--- START Exercise inputs ---

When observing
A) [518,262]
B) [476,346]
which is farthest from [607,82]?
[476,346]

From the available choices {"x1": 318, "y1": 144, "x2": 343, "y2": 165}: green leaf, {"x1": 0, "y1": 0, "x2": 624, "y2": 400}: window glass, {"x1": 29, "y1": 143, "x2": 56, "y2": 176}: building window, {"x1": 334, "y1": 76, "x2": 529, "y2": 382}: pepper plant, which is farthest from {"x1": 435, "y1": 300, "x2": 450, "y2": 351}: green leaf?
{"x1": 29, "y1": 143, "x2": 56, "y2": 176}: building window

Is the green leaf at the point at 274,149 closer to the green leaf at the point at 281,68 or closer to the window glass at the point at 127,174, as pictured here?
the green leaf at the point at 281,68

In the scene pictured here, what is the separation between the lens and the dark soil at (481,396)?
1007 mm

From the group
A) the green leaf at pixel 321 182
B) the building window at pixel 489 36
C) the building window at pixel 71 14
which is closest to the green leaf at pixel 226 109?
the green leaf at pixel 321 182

--- END Exercise inputs ---

Prompt: Please copy the data word for word, from the line containing "In the scene" through the final line of the data, both included.

Answer to the task:
In the scene pictured here, what is the separation between the lens and the dark soil at (481,396)?
1007 mm

From the group
A) the green leaf at pixel 321 182
B) the building window at pixel 489 36
C) the building window at pixel 71 14
which is closest to the green leaf at pixel 226 109?
the green leaf at pixel 321 182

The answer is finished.